A bijective enumeration of labeled trees with given indegree sequence

TL;DR

This paper introduces a bijective method to enumerate labeled trees with a specified indegree sequence, proving a conjecture and solving open problems, while also establishing a related binomial coefficient identity.

Contribution

It constructs a bijection linking unrooted and rooted trees with matching indegree sequences, providing a combinatorial proof of a recent conjecture and solving open problems.

Findings

Established a bijection between unrooted and rooted trees with matching indegree sequences.

Provided a bijective proof confirming Cotterill's conjecture.

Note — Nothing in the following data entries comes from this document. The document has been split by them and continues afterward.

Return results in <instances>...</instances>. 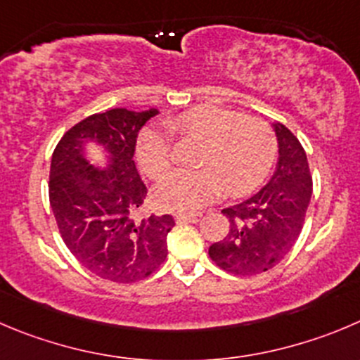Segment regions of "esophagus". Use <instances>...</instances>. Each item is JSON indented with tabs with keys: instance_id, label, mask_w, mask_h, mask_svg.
<instances>
[{
	"instance_id": "1",
	"label": "esophagus",
	"mask_w": 360,
	"mask_h": 360,
	"mask_svg": "<svg viewBox=\"0 0 360 360\" xmlns=\"http://www.w3.org/2000/svg\"><path fill=\"white\" fill-rule=\"evenodd\" d=\"M201 219V214H180L176 215V222L184 224V222H198Z\"/></svg>"
}]
</instances>
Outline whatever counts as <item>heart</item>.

Proved a q-multisum binomial coefficient identity related to the problem.

Abstract

For a labeled tree on the vertex set $\set{1,2,\ldots,n}$, the local direction of each edge $(i\,j)$ is from $i$ to $j$ if $i<j$. For a rooted tree, there is also a natural global direction of edges towards the root. The number of edges pointing to a vertex is called its indegree. Thus the local (resp. global) indegree sequence $\lambda = 1^{e_1}2^{e_2} \ldots$ of a tree on the vertex set $\set{1,2,\ldots,n}$ is a partition of $n-1$. We construct a bijection from (unrooted) trees to rooted trees such that the local indegree sequence of a (unrooted) tree equals the global indegree sequence of the corresponding rooted tree. Combining with a Pr\"ufer-like code for rooted labeled trees, we obtain a bijective proof of a recent conjecture by Cotterill and also solve two open problems proposed by Du and Yin. We also prove a $q$-multisum binomial coefficient identity which confirms another conjecture of Cotterill in a very special case.